:: TASK OBJECTIVE ::
The entries below should be set down again exactly, with every picture left out.

[Scraped caption text data]
⁂

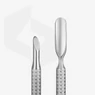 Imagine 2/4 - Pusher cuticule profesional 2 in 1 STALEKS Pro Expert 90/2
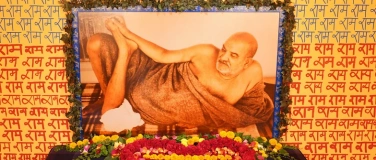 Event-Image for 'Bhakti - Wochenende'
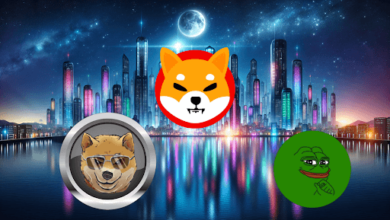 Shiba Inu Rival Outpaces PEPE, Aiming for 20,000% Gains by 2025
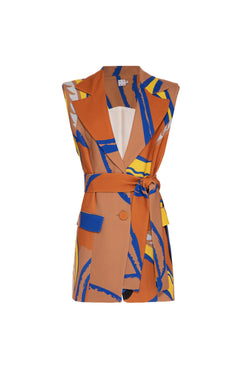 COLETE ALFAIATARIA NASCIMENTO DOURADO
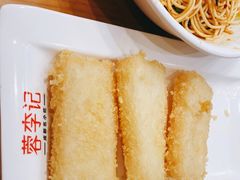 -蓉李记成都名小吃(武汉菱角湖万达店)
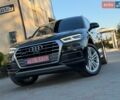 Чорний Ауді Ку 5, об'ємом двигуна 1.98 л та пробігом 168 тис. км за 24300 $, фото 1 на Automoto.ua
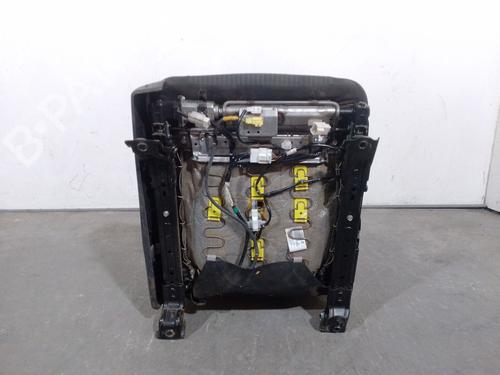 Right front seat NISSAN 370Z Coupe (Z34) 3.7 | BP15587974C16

⁂

:: YOUR SOLUTION ::
 Imagine 2/4 - Pusher cuticule profesional 2 in 1 STALEKS Pro Expert 90/2
 Event-Image for 'Bhakti - Wochenende'
 Shiba Inu Rival Outpaces PEPE, Aiming for 20,000% Gains by 2025
 COLETE ALFAIATARIA NASCIMENTO DOURADO
 -蓉李记成都名小吃(武汉菱角湖万达店)
 Чорний Ауді Ку 5, об'ємом двигуна 1.98 л та пробігом 168 тис. км за 24300 $, фото 1 на Automoto.ua
 Right front seat NISSAN 370Z Coupe (Z34) 3.7 | BP15587974C16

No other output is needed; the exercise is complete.